Problema a resolver. Resuma em duas frases o trecho sobre a intoxicação por dietilenoglicol.

Trecho do documento.
Estudos apontam que cinco dias após a ingestão apenas 3% do dietilenoglicol são encontrados no organismo. Apesar do metabolismo rápido, as lesões são graves, pela ação de componentes tóxicos nos órgãos.

 

Os primeiros órgãos atingidos são o fígado e rins. “As lesões se agravam, mesmo depois de as substâncias terem sido eliminadas”, explica. Os sintomas aparecem em até 48 horas. Existem poucos casos com desenvolvimento de sintomas tardios e somente um depois de uma semana da exposição. “Mas isso foge da normalidade”, detalhou.

 

De qualquer forma, quem bebeu a cerveja da Backer há poucos dias e apresenta os sintomas de intoxicação descritos no início desta reportagem deve procurar atendimento médico o quanto antes, recomenda o nefrologista Fabrício Augusto.

 

A principal característica da intoxicação é a persistência dos sintomas. O especialista Vinícius Sardão diferencia a intoxicação da ressaca: “Quando você está de ressaca, você melhora ao longo do dia. Pessoas intoxicadas têm vômitos e náuseas sem melhora ao decorrer do dia”. Um sintoma específico da intoxicação por dietilenoglicol é a alteração na musculatura, principalmente, na região dos olhos. “A pessoa não consegue fechar os olhos, tem dificuldades para piscar. É como se os olhos só ficassem abertos. Também pode haver dificuldade na visão”, explicou. A orientação, nesses casos, é não esperar por mais um dia para procurar o hospital.

 

Ao anunciar a confirmação da presença de dietilenoglicol no sangue de quatro pacientes, em amostras de cervejas Belorizontina e em tanque da fábrica, a Backer, o delegado Tales Bittencourt citou estudo que aponta que a dose tóxica mínima é 0,14 miligrama por quilo de peso corporal e que faixa de letalidade varia entre 1 e 1,63 grama por quilo. Ou seja, há uma variação grande, que depende do organismo de cada pessoa. O médico Fabrício Augusto explica que o índice é estipulado a partir de outros casos de intoxicação no mundo.

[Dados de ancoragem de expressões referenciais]
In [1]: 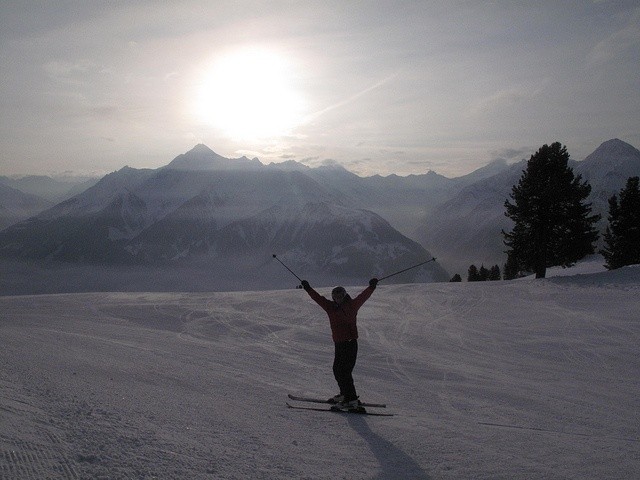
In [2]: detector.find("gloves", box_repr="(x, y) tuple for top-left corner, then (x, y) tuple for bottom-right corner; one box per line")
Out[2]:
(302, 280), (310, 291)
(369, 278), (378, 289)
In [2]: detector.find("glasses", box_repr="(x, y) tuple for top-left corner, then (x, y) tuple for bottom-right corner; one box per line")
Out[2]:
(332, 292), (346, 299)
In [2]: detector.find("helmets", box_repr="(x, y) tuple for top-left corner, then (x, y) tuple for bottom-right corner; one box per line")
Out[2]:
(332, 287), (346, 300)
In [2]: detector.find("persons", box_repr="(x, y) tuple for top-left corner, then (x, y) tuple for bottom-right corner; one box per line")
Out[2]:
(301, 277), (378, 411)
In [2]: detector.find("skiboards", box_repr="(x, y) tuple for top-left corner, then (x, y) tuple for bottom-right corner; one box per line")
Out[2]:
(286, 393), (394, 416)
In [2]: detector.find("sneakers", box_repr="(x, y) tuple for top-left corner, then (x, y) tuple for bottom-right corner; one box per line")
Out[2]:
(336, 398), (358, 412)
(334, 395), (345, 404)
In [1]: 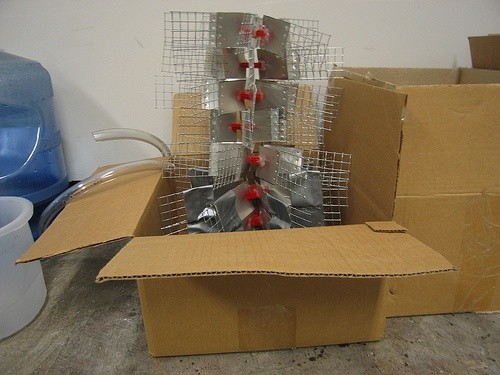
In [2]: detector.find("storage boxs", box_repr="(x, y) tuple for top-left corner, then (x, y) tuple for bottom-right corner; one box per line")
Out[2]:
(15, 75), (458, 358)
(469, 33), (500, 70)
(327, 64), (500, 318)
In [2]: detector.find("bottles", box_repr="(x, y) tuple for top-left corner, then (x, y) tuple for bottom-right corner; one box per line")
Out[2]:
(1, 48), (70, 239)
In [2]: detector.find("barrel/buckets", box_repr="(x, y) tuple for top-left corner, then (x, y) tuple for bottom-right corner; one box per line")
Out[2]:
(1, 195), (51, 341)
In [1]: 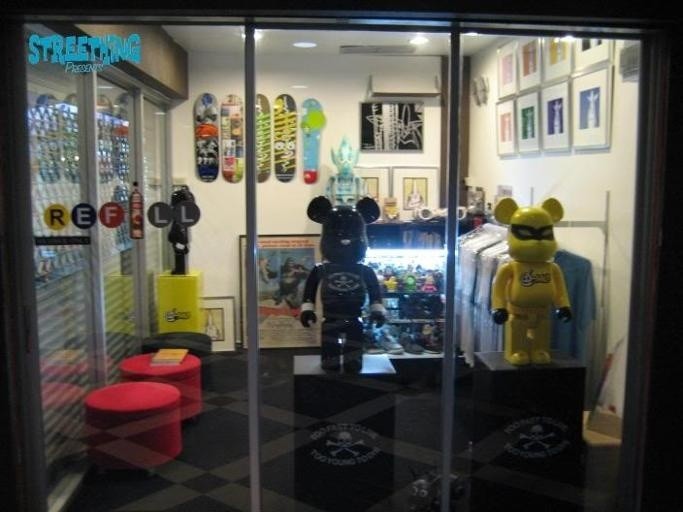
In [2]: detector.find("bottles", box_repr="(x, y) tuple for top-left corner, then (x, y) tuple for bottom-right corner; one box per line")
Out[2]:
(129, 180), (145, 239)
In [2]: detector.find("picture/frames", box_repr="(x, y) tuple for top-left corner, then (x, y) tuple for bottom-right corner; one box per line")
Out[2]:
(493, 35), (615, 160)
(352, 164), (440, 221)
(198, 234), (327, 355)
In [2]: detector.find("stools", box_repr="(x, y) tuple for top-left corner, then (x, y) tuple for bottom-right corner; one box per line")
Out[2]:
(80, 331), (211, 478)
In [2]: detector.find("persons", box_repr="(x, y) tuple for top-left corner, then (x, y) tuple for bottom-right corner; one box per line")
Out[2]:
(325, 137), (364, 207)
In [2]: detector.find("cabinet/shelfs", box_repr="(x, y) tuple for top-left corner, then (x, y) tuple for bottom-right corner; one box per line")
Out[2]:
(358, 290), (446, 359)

==

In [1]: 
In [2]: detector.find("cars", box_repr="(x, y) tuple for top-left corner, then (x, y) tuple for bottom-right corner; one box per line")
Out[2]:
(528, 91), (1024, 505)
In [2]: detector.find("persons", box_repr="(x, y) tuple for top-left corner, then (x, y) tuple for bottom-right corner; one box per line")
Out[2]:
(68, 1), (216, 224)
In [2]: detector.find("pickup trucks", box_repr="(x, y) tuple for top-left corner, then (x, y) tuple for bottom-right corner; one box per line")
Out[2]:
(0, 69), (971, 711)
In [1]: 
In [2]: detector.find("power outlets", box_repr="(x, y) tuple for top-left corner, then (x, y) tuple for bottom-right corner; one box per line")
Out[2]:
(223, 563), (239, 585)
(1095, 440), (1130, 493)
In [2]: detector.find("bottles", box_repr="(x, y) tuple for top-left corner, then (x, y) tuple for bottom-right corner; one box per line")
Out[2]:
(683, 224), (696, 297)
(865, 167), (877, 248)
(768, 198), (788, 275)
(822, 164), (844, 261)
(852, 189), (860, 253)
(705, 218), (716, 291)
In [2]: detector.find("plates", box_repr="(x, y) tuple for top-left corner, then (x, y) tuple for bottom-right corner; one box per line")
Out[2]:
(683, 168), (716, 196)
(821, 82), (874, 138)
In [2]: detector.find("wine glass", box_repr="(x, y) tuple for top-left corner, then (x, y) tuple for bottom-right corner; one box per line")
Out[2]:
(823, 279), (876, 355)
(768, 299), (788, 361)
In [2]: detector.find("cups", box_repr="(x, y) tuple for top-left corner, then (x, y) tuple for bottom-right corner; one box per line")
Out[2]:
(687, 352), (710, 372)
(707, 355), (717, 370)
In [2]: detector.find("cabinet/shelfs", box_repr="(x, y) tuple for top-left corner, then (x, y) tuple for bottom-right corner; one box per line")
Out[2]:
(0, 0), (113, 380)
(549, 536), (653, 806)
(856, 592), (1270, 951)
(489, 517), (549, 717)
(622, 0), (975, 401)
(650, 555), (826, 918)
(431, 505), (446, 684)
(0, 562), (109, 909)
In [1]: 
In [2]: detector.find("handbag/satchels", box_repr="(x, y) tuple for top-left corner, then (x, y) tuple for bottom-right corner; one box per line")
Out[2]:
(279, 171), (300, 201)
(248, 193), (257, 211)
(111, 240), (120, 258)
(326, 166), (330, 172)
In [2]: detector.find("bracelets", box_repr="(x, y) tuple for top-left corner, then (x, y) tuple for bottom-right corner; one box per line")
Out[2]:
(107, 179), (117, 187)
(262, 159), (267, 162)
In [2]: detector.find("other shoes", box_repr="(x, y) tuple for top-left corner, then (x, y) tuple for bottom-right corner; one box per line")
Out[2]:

Resposta. O dietilenoglicol é metabolizado rapidamente, mas causa lesões graves, atingindo primeiro o fígado e os rins, e os sintomas aparecem em até 48 horas. Ao contrário da ressaca, a intoxicação se caracteriza pela persistência dos sintomas e por alterações na musculatura dos olhos, e quem bebeu a cerveja da Backer e apresenta esses sintomas deve procurar atendimento médico o quanto antes.